While many people proudly call themselves workaholics, true workaholism can have devastating effects on personal relationships and quality of life.
Workaholics tend to regularly work more than 40 hours a week and take their work everywhere they go, even to dinner, home, and bed. They often neglect personal responsibilities and relationships, and can even feel anxious when not working.
However, what feels like a “wonderful high” can lead to addiction and take one off course from major goals, cause adverse impacts on one’s physical, psychological, and emotional health, and even damage or destroy relationships.
Darren Hardy, the publisher and editorial director of SUCCESS Magazine and admitted workaholic, has created a “Workaholics Anonymous – A 12-Step Program of Recovery and Personal Transformation” for those who display the characteristics of a workaholic and are looking to transform their lives.

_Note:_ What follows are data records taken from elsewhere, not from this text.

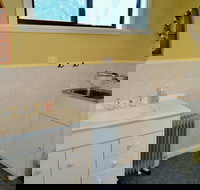 Beach Baby On Freycinet - Brisbane Tourism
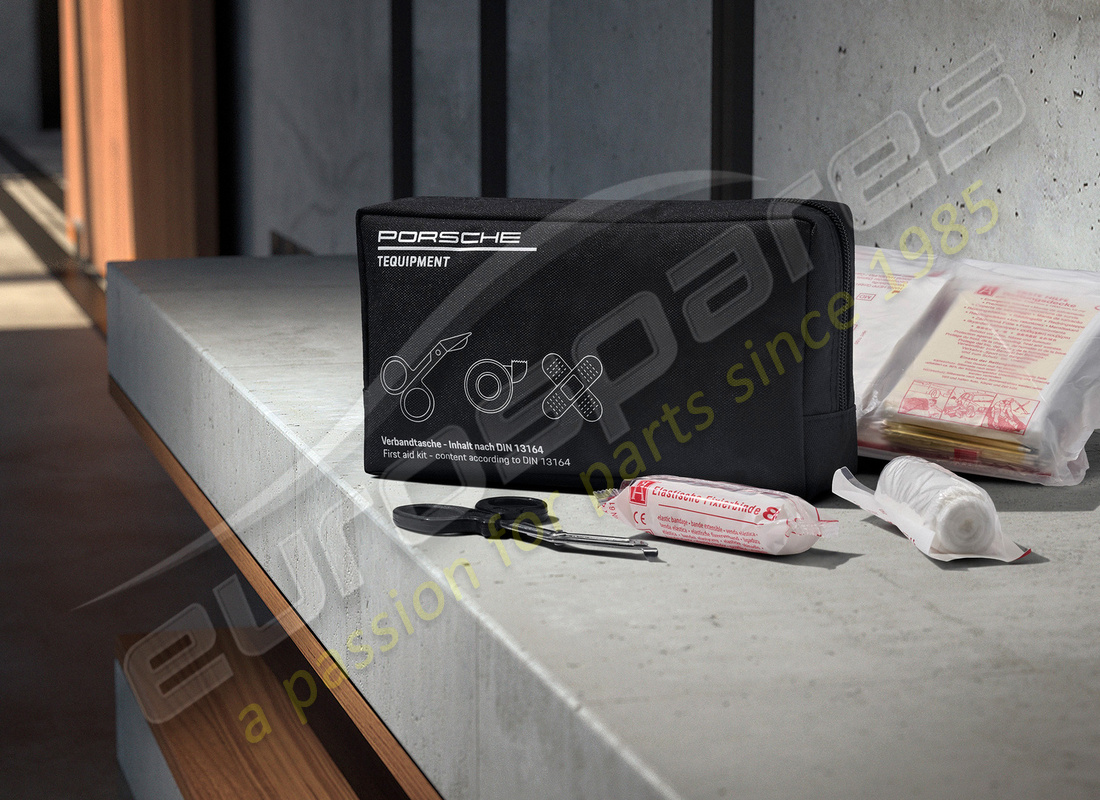 new porsche first aid kit. part number 9y0044065 (1)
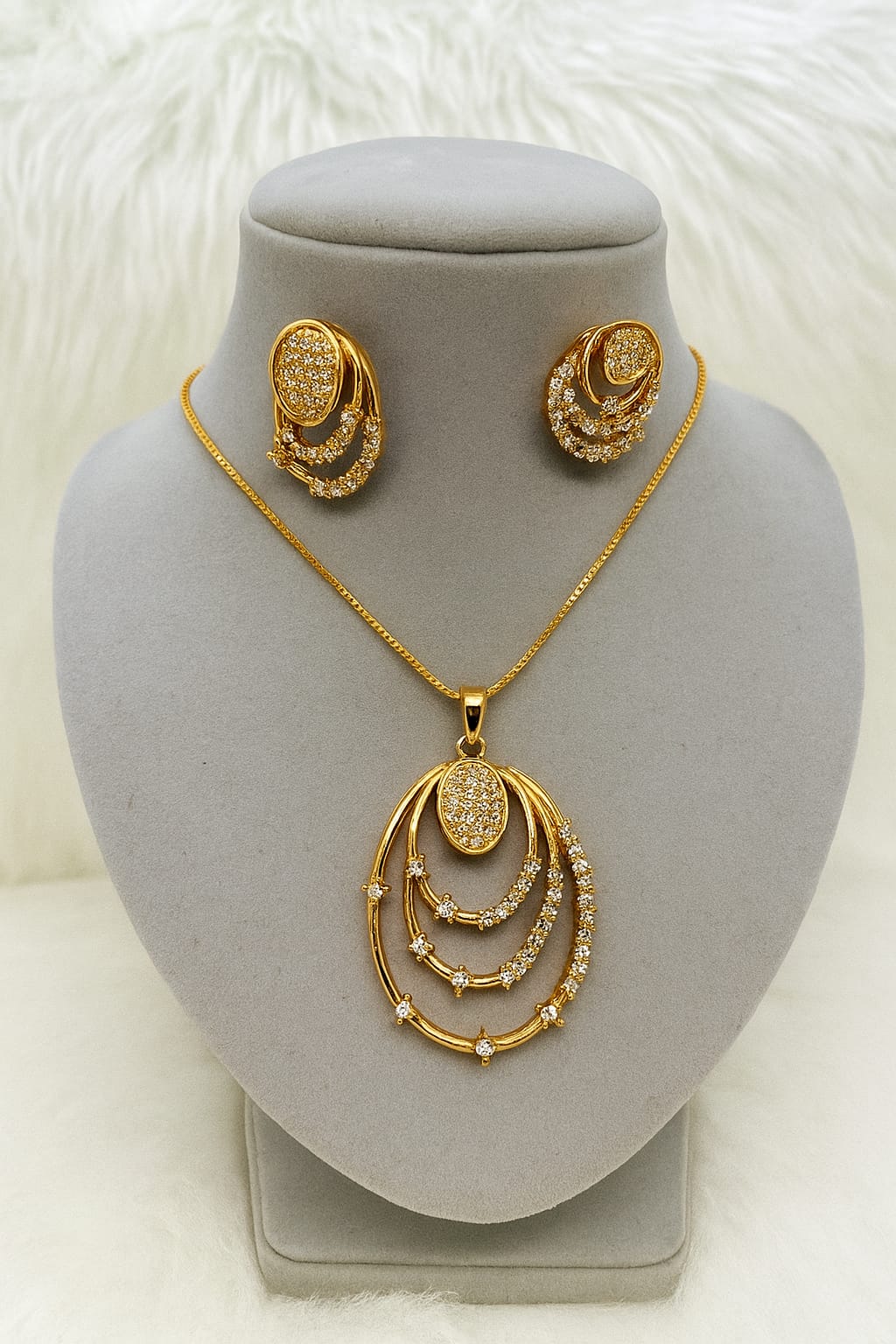 Golden Sparkle antitarnish Oval Necklace Set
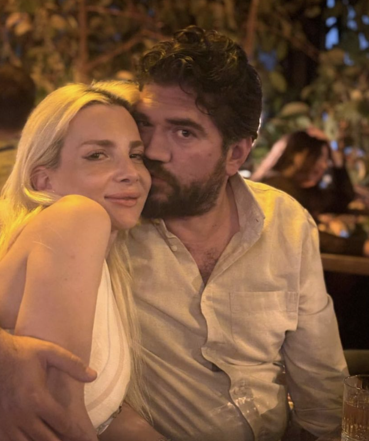 Nagehan Alçı'dan boşanan Rasim Ozan Kütahyalı sevgilisiyle sarmaş dolaş poz verdi - Resim: 0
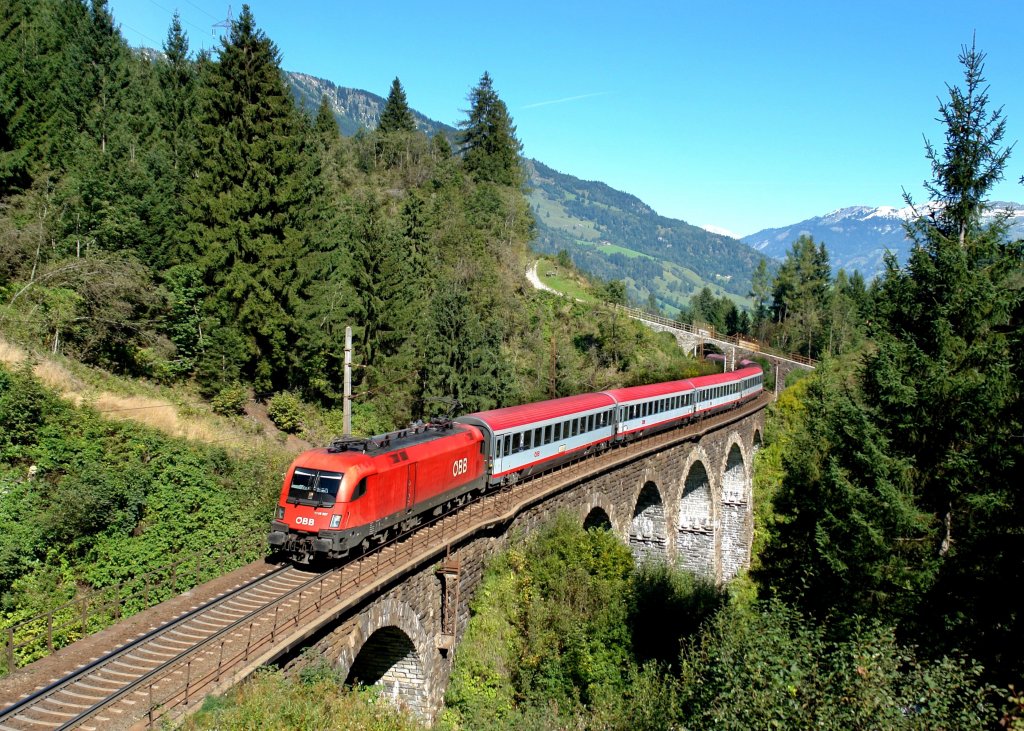 1116 027 mit EC 111 am Hundsdorfer-Viadukt zwischen Bad Hofgastein und Angertal. Das Bild entstand am 16.09.2012.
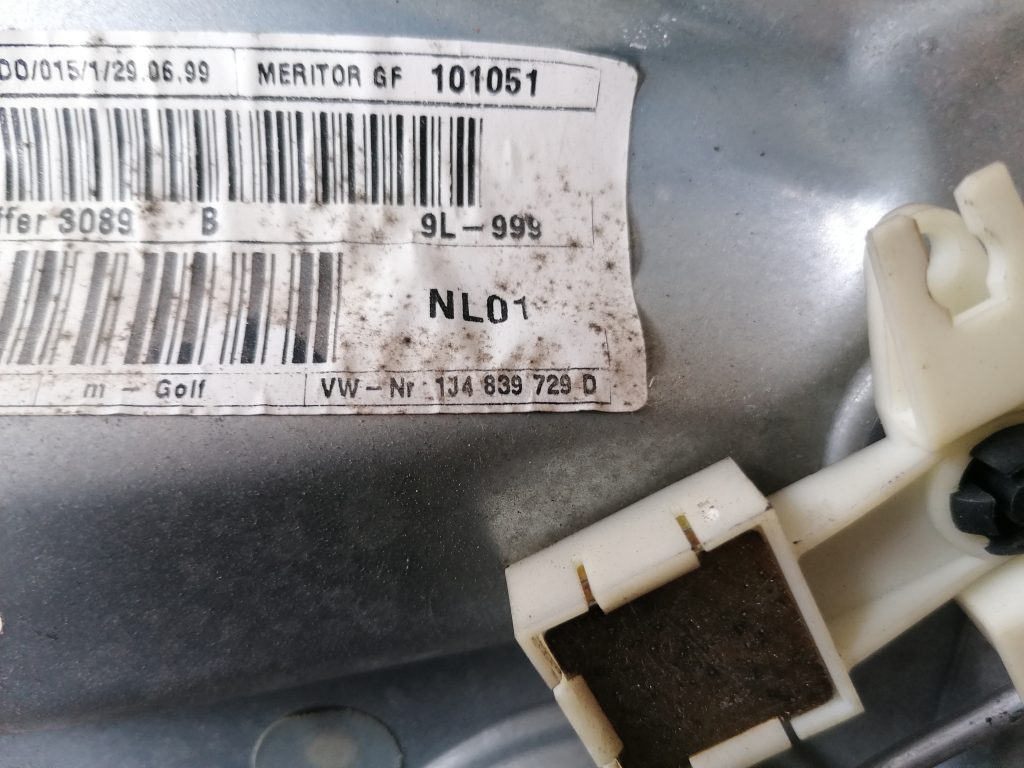 Stikla pacelšanas mehānisma panele priekš VW GOLF IV 1999 3 Stikla pacelšanas mehānisma panele priekš VW GOLF IV 1999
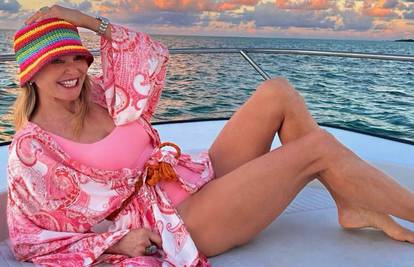 Ma tko bi joj dao 68 godina! Christie Brinkley pokazala top figuru u jednodijelnom kupaćem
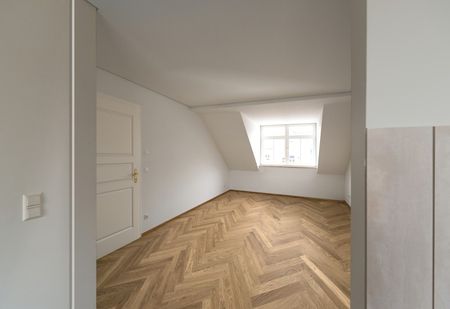 Hochwertig sanierte Dachgeschosswohnung mit Fußbodenheizung und Parkett! - Photo 3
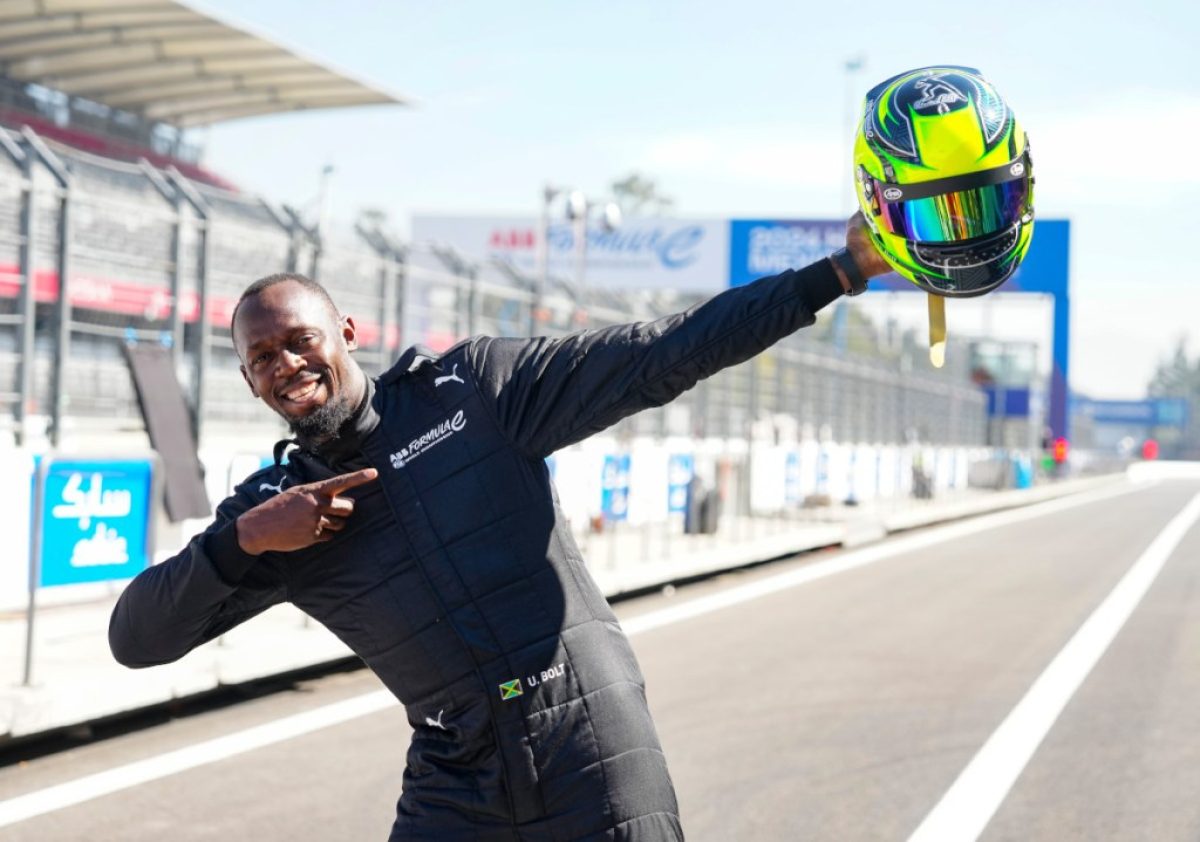 Usain Bolt lit up after driving Formula E&#8217;s GENBETA car in Mexico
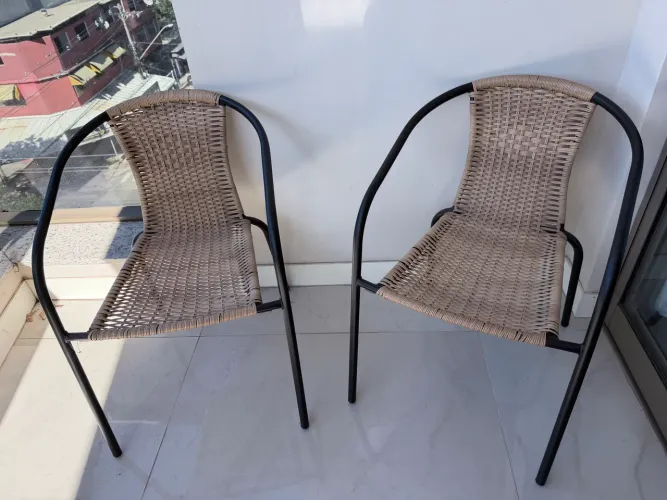 Vendo 2 cadeiras para varanda/área externa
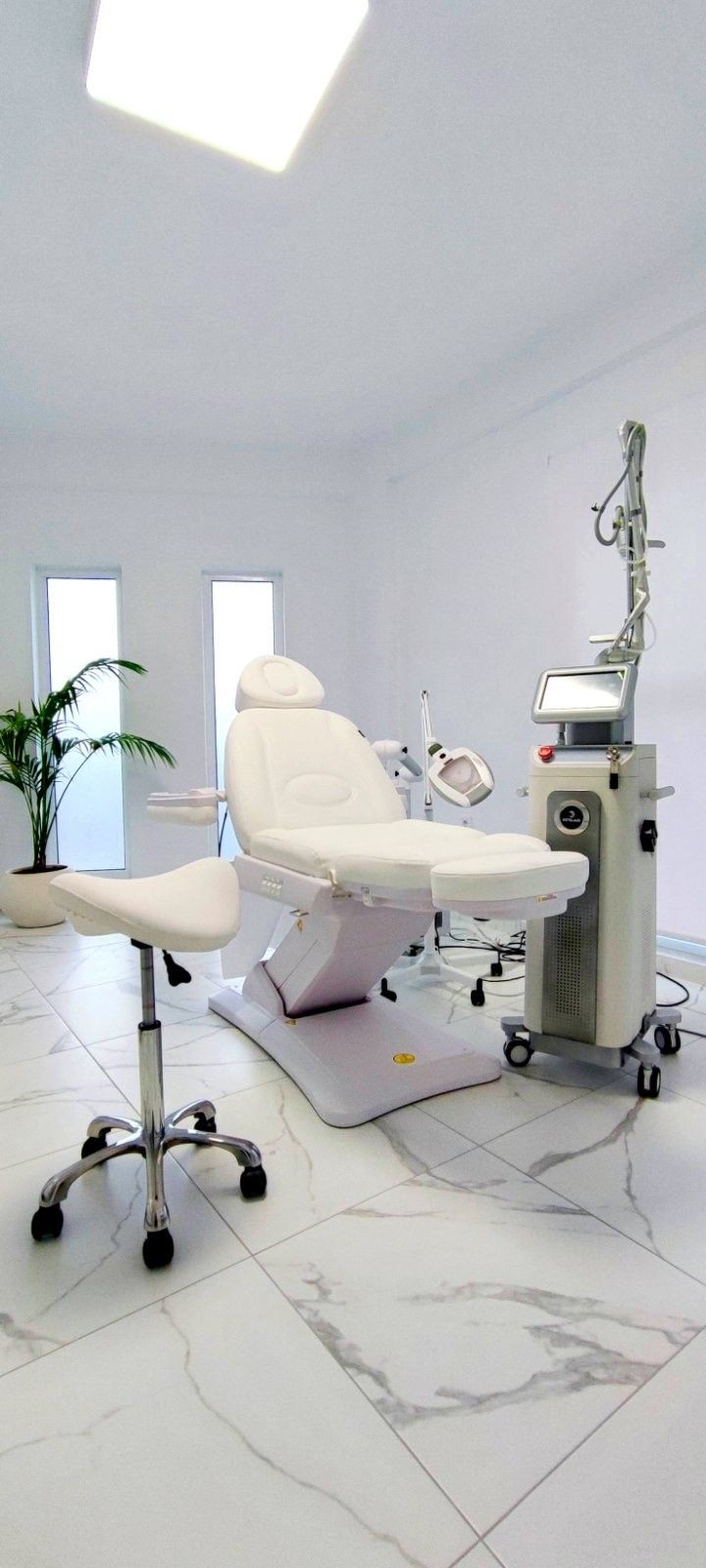 Δερματολόγος - Αφροδισιολόγος Αϊβαζόγλου Μάνος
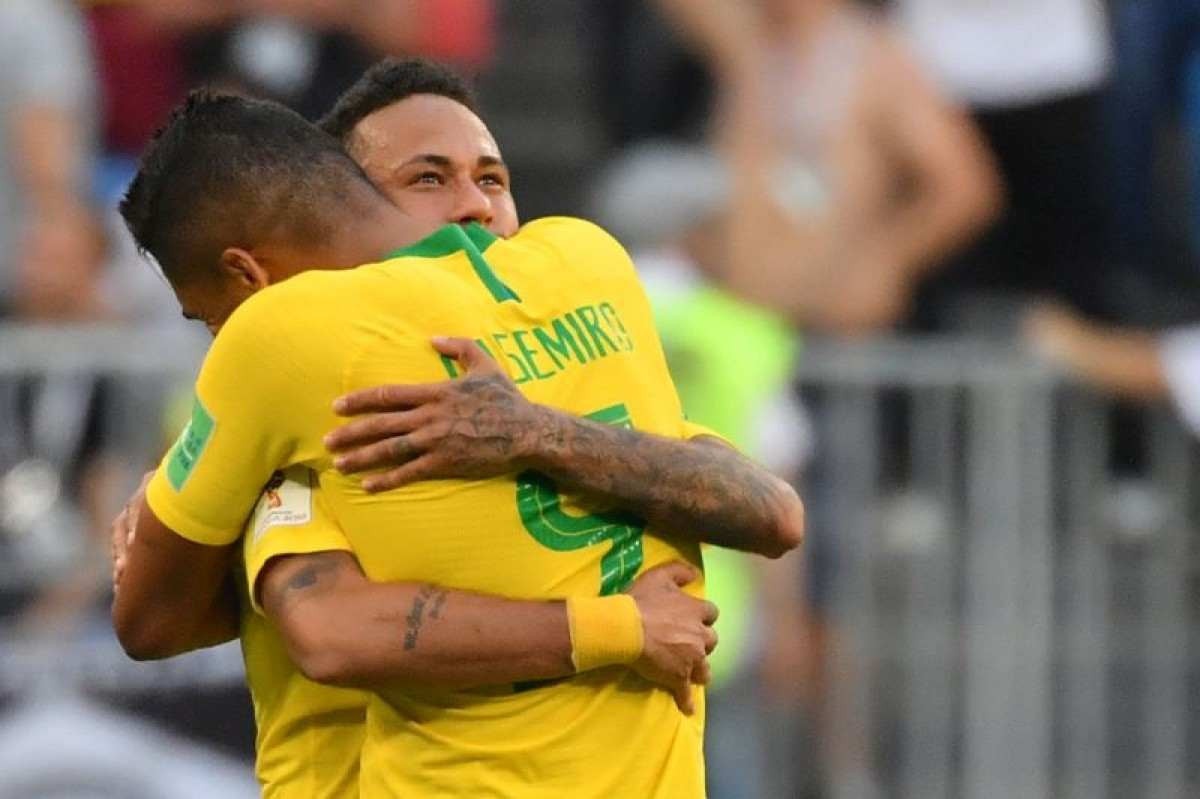 Neymar exalta o volante Casemiro após o gol da vitória contra Suíça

The first step Hardy recommends taking to break free from workaholism is to make a “Stop doing” list. Instead of writing a “To do” list, Hardy suggests jotting down a list of 10 activities that routinely take up one’s time, such as constantly checking emails or using a phone at dinner time.
By quitting such activities, one can free up a wealth of time that can be used for other essential things, such as fostering personal relationships and fulfilling personal responsibilities.
Workaholism has become a social norm, but the truth is that it can severely damage individual’s lives. By taking steps to overcome workaholism, individuals can take their lives back, regain control over their time, and improve their quality of life.